- [TEXT PROVIDED]:

━━━━━━━━

Leadership is part and parcel of our professional positions, not only with our clients but with our co-workers.  We are expected to assume leadership roles.  As professionals in our field, we are paid to lead. 

If after their best efforts at resolution,  an impasse is met, then and only then, will I serve as mediator. If they are our future successors, they must pick up the reins and do so willingly, acquiring skill with hands-on practice. Learn by doing.

Holding the reins comes with the territory. As a client, I would not want to be on a buggy without a skilled driver, and an office must be run by those who can hold to the reins with earned confidence and proven competence.

 

"Birds of a feather flock together."

For  our clients' sakes, as well as our co-workers', I am selecting and grooming strong, high integrity leaders to replace me.  

I am looking for effective leaders with strength, determination, and intelligence, as well as capacities for compassion and grace. Our office serves a large Hawai'i-rooted clientele, and the willingness of our successors to willingly perpetuate core human values, carefully nurtured and cultivated for almost 20 years, is paramount to us.

━━━━━━━━

Answer these questions about the text on office leadership:
1. What are professionals in the field paid to do?
2. Under what condition will the writer serve as mediator?
3. For almost how many years have the office's core human values been nurtured and cultivated?

- [Records excerpted from a collection]:
━━━━━━━━

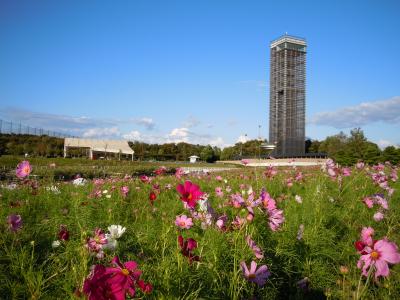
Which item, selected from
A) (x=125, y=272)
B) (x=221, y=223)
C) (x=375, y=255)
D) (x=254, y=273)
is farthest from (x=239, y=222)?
(x=125, y=272)

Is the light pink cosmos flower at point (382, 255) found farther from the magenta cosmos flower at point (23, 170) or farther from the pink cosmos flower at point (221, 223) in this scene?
the magenta cosmos flower at point (23, 170)

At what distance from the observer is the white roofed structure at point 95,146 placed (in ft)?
148

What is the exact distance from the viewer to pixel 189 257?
3.97 ft

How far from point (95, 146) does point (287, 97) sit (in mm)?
30709

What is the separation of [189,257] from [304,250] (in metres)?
1.25

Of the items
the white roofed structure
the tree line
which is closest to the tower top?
the tree line

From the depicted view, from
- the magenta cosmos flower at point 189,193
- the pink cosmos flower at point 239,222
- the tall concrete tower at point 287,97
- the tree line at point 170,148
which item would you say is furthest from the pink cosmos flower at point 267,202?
the tall concrete tower at point 287,97

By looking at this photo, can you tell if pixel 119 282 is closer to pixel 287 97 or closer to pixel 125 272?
pixel 125 272

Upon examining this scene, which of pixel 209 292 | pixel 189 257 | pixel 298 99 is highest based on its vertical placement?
pixel 298 99

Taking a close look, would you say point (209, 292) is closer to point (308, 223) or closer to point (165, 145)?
point (308, 223)

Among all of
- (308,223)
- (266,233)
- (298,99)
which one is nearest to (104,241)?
(266,233)

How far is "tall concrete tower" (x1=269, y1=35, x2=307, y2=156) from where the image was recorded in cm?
5750

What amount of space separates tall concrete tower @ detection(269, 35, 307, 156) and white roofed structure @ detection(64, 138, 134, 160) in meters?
23.8

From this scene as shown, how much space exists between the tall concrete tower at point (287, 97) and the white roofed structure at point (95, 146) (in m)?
23.8
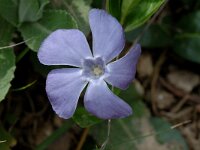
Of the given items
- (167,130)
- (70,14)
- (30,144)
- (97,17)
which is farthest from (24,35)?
(167,130)

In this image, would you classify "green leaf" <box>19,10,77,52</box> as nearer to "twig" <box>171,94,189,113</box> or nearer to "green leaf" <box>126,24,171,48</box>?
"green leaf" <box>126,24,171,48</box>

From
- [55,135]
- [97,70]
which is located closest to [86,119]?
[97,70]

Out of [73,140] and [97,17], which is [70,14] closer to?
[97,17]

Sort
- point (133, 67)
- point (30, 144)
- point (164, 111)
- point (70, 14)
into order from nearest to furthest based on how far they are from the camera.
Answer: point (133, 67) < point (70, 14) < point (30, 144) < point (164, 111)

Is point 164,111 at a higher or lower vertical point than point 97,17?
lower

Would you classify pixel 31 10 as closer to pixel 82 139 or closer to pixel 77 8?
pixel 77 8

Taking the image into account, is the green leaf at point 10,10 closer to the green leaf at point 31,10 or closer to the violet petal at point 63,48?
the green leaf at point 31,10
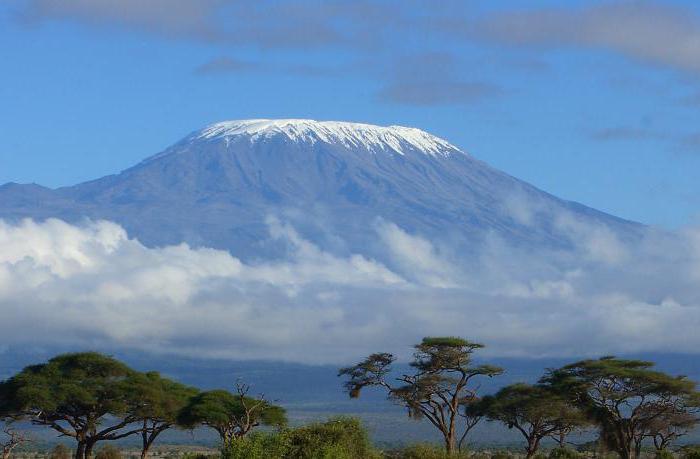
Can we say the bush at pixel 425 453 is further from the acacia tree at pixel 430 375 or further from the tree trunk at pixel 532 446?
the acacia tree at pixel 430 375

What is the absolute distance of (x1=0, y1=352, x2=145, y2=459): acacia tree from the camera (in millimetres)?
81812

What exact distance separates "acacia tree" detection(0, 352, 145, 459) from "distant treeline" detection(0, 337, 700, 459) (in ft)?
0.19

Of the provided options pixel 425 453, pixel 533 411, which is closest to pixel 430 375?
pixel 533 411

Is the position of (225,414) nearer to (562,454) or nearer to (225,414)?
(225,414)

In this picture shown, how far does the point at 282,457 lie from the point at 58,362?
3508cm

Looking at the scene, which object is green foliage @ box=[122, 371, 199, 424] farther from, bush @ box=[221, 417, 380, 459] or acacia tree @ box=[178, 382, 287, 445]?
bush @ box=[221, 417, 380, 459]

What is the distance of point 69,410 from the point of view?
84250mm

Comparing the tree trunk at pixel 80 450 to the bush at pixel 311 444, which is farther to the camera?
the tree trunk at pixel 80 450

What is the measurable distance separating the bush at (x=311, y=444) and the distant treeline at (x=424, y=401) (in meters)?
18.1

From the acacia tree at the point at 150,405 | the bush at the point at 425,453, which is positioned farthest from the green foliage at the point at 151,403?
the bush at the point at 425,453

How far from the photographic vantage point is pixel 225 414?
8438cm

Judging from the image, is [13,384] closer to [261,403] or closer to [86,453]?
[86,453]

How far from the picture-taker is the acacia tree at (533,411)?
83812 millimetres

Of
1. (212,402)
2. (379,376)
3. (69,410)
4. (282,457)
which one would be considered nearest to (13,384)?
(69,410)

━━━━━━━━

- [EXPECTED ANSWER]:
1. To lead.
2. Only when an impasse is met after their best efforts at resolution.
3. Almost 20 years.